After massive financial losses during the pandemic, followed by rising food and wage costs, Thai Union made significant cost cuts at Red Lobster. The chain was run by a conveyor belt of frames; it didn’t have a CEO for a year.

The bankruptcy filing alleges that Thai Union interfered in day-to-day operations and even kicked out two rival suppliers of breaded shrimp, thereby securing a more expensive exclusive deal for itself.

All-you-can-eat shrimp fiasco

Then came a reboot idea that turned into a huge disaster: Ultimate Endless Shrimp. Red Lobster took its classic promotion and made it permanent, with prices originally starting at $20.

Thai Union later cited this as the main cause of its $11 million loss that quarter. The goal was to attract more people, which happened. But many diners then stayed for hours, picking off plate after plate of shrimp dishes and – crucially – buying virtually nothing else.

Thai union CEO Thiraphong Chansiri later said the ordeal had left him scarred.

“Other people stop eating beef, I’m going to stop eating lobster,” he told investors.

In January, Thai Union washed its hands of Red Lobster.
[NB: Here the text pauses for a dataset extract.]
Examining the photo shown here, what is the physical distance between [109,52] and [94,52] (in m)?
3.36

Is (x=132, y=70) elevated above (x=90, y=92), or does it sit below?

The owners said they would essentially give up their stake in the chain, putting the restaurant company on the path to bankruptcy.

In this week’s Chapter 11 filing, Red Lobster says it received a pre-agreed offer, known as a “hunting horse” offer, from its lenders to buy out the chain, unless before she receives a higher competing offer.

NPR’s Barclay Walsh contributed to this report.